◆ **DOCUMENT PASSAGE**
--- START ---

Synopsis
UNICEF estimates that there may be as many as 100,000 street children in Ukraine. Marcel Theroux and Suemay Oram go underground in Kiev to meet some and find out what their life is like.
Ukraine has invested billions in infrastructure projects for the 2012 European football championships.
While the fans will enjoy the facilities, most of them won't know that living around them - and beneath their feet under the country's cities - are thousands of young people left on their own to survive dangerous, subterranean lives.
Since the break-up of the Soviet Union, years of economic hardship have hurt Ukraine. The result has been a lost generation of teenagers who have run away from broken families, alcoholism and abuse.
They suffer awful living conditions and embarrass the Ukrainian government, which in June will host the European Championships as part of its efforts to project a modern, European image with luxury shops and a thriving culture.
Many of the teenagers inject drugs or sell sex, and face serious health risks including syphilis, hepatitis, and HIV/AIDS. In some cities, close to 20 per cent of youngsters living on the streets who were tested were HIV positive.
Theroux and Oram journey underground through pitch-black basements and passageways under the streets of Kiev. Their guides are a group young people who have made their home at the end of a warren of dark corridors.
Outside, the temperature is below minus 20 degrees. Underneath the city's Soviet apartment buildings, hot water pipes are helping keep the street children alive.
The team finds 13 who have set up home together, surrounded by mounds of rubbish, which indicate they've been living rough for some time.
They've been sniffing glue to take away the feelings of cold and hunger, and the effects are starting to become obvious. Longer-term use causes brain damage.

--- END ---

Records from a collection
--- START ---

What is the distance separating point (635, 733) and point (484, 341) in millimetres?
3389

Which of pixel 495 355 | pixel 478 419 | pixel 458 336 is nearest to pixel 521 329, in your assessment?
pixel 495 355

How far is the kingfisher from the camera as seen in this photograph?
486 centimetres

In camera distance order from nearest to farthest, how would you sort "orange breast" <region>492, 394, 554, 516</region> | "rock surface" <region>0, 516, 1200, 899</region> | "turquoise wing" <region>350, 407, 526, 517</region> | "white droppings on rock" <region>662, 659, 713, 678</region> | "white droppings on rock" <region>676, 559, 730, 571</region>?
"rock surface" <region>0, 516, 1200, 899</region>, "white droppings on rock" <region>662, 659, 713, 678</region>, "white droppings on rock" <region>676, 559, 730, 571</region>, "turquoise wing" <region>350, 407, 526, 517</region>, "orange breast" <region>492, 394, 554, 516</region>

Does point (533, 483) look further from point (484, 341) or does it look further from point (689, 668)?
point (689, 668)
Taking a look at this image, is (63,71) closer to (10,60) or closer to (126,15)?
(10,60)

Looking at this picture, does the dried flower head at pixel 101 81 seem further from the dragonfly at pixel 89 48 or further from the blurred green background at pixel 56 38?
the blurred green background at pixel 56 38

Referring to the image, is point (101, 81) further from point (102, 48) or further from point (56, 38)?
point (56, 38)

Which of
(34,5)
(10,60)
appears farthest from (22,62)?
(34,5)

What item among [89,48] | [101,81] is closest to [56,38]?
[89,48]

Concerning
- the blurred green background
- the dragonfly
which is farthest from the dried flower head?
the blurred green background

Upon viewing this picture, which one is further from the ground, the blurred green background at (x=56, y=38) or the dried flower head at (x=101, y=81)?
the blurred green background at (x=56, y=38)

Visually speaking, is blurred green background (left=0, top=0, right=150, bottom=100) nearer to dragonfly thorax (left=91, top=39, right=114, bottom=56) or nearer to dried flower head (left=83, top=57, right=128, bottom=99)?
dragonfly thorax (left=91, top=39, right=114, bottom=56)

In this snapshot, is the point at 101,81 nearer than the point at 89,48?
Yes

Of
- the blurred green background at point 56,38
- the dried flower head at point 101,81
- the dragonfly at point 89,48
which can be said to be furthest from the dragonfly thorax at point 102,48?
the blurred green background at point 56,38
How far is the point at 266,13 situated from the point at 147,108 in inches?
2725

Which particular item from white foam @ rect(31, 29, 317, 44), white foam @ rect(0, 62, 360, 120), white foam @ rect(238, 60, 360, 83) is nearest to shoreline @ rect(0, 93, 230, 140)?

--- END ---

◆ **EXERCISE DETAILS**
Reproduce the entire synopsis on Kiev's street children above, word for word.

◆ **RESULT BELOW**
Synopsis
UNICEF estimates that there may be as many as 100,000 street children in Ukraine. Marcel Theroux and Suemay Oram go underground in Kiev to meet some and find out what their life is like.
Ukraine has invested billions in infrastructure projects for the 2012 European football championships.
While the fans will enjoy the facilities, most of them won't know that living around them - and beneath their feet under the country's cities - are thousands of young people left on their own to survive dangerous, subterranean lives.
Since the break-up of the Soviet Union, years of economic hardship have hurt Ukraine. The result has been a lost generation of teenagers who have run away from broken families, alcoholism and abuse.
They suffer awful living conditions and embarrass the Ukrainian government, which in June will host the European Championships as part of its efforts to project a modern, European image with luxury shops and a thriving culture.
Many of the teenagers inject drugs or sell sex, and face serious health risks including syphilis, hepatitis, and HIV/AIDS. In some cities, close to 20 per cent of youngsters living on the streets who were tested were HIV positive.
Theroux and Oram journey underground through pitch-black basements and passageways under the streets of Kiev. Their guides are a group young people who have made their home at the end of a warren of dark corridors.
Outside, the temperature is below minus 20 degrees. Underneath the city's Soviet apartment buildings, hot water pipes are helping keep the street children alive.
The team finds 13 who have set up home together, surrounded by mounds of rubbish, which indicate they've been living rough for some time.
They've been sniffing glue to take away the feelings of cold and hunger, and the effects are starting to become obvious. Longer-term use causes brain damage.